Forum: School Safety

A pair of red, white, and blue boxing gloves

FORUM: School Safety
Wednesdays, 5-6:15 P.M.,  Spring 2024
Note: This is a one-credit course. Only register for one hour of course credit.

Schools are microcosms of broader society; as such, the problems and challenges confronting society manifest in schools. Unfortunately, when society’s problems manifest in schools, they often threaten the safety and well-being of individuals within the school community. In the past three years alone, schools have encountered a multitude of complex challenges directly related to school safety, including appropriate COVID-19 responses, persistent inequities and subsequent social justice protests, horrific acts of school violence, increasing rates of substance use among school-age children, federal policies affecting immigrant and refugee families, and catastrophic hurricanes, fires, floods, and other natural disasters. In addition, schools increasingly serve as sites of dissension, disparagement, incivility, violence, and unrest. This can lead many students, parents, teachers, leaders, and other community members to feel unsafe and unwelcomed in schools.

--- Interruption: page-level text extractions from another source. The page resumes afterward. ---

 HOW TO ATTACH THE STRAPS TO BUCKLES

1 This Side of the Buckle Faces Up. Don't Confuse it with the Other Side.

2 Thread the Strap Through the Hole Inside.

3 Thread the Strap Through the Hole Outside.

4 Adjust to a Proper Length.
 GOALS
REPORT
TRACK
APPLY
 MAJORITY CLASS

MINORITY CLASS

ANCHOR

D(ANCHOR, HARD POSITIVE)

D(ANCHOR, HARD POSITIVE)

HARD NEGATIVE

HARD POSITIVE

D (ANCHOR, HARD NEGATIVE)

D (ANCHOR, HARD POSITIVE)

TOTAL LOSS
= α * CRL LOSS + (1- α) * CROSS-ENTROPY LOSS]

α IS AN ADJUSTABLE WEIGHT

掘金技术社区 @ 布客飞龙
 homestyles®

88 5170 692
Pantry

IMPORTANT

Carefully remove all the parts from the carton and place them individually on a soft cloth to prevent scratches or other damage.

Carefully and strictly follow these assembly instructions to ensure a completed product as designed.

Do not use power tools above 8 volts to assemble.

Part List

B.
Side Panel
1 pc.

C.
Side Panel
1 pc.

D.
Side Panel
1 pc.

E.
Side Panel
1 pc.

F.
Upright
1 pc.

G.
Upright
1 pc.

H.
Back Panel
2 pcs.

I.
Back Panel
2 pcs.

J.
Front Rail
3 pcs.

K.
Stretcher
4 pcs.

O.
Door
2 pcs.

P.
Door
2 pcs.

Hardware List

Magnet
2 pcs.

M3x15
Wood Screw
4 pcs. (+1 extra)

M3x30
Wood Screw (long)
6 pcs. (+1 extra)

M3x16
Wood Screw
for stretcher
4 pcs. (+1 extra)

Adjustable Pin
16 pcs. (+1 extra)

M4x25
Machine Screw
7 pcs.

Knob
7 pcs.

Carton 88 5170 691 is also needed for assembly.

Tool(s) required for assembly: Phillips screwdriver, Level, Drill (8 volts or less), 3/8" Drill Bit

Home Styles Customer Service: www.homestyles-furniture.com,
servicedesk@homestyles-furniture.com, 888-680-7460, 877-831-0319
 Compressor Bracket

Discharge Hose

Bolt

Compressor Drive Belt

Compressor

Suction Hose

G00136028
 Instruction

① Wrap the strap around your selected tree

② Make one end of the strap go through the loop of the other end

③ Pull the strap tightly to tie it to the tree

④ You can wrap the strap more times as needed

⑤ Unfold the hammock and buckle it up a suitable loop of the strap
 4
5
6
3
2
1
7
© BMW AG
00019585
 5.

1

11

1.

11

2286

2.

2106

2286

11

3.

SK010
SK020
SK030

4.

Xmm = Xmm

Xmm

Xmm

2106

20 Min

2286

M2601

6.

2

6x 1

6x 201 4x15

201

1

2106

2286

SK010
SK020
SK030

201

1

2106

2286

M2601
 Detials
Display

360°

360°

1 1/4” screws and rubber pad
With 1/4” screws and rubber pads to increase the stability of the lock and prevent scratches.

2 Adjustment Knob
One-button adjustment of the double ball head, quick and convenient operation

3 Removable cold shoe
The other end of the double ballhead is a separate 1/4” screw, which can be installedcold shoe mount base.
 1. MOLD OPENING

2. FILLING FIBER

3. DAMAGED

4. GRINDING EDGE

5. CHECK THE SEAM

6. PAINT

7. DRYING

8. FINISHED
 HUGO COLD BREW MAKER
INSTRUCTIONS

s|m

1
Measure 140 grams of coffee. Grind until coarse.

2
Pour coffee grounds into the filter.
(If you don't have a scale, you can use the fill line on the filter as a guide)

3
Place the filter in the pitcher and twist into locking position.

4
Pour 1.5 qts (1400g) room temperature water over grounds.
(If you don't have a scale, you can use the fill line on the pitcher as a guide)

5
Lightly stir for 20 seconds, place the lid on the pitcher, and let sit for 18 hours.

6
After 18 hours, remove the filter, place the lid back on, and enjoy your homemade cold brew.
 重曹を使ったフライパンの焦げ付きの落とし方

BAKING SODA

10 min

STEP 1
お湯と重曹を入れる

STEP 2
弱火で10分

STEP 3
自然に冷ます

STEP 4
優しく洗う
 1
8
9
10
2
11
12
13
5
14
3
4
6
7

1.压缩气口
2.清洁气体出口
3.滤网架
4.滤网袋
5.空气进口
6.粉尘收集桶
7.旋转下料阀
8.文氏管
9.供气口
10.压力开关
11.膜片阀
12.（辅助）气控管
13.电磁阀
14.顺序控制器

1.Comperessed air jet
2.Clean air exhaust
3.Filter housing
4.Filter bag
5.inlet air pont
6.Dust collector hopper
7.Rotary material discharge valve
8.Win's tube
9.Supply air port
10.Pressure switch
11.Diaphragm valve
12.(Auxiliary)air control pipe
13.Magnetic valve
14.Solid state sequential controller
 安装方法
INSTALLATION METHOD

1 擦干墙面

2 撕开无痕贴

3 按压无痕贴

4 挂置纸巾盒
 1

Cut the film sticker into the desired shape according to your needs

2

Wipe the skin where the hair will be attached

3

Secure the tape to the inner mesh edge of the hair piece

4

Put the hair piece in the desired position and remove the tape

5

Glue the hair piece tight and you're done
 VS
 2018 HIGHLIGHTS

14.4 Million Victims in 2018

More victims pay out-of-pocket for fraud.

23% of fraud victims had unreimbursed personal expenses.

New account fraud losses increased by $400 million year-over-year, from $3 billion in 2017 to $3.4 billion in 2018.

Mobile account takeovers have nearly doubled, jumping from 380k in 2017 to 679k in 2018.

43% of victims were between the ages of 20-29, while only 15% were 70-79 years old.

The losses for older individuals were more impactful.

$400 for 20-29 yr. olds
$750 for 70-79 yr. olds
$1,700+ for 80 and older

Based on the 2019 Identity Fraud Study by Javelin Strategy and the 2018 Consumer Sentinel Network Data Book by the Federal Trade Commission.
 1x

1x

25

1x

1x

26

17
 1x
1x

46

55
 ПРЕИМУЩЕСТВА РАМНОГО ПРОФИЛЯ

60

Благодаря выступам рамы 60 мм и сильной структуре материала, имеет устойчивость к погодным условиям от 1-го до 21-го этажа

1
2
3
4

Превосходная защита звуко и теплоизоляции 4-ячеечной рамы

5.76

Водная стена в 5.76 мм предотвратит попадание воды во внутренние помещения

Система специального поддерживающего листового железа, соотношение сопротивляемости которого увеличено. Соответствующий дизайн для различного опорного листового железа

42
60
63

The purpose of this course is to deeply examine issues pertaining to school safety. More specifically, the course will identify school-based attitudes, values, beliefs, practices, and policies which contribute to feelings of marginalization and vulnerability and explore how schools might foster connection and compassion to create environments which promote the safety and well-being of all members of the school community. Topics examined throughout the course will include school discipline policies, substance use prevention and intervention, gun control, incivility, mental health, violence prevention and intervention, individual and collective trauma, school-community coalitions, and more.

About Kara Lasater:

 Kara Lasater is an associate professor of Educational Leadership at the University of Arkansas. She has experience working in both public and non-profit education. Prior to her appointment at the U of A, Dr. Lasater worked as a professional school counselor, the director of a family-centered truancy diversion program, and the director of operations of a university-based reading clinic. Dr. Lasater’s research focuses on the development of family-school-community partnerships, educators’ use of data, and compassionate leadership in schools. She is particularly committed to teaching, service, and research endeavors which promote compassion in the practice and scholarship of educational leadership. She is also the co-director of the newly established School Wellness Lab, housed in the College of Education and Health Professions.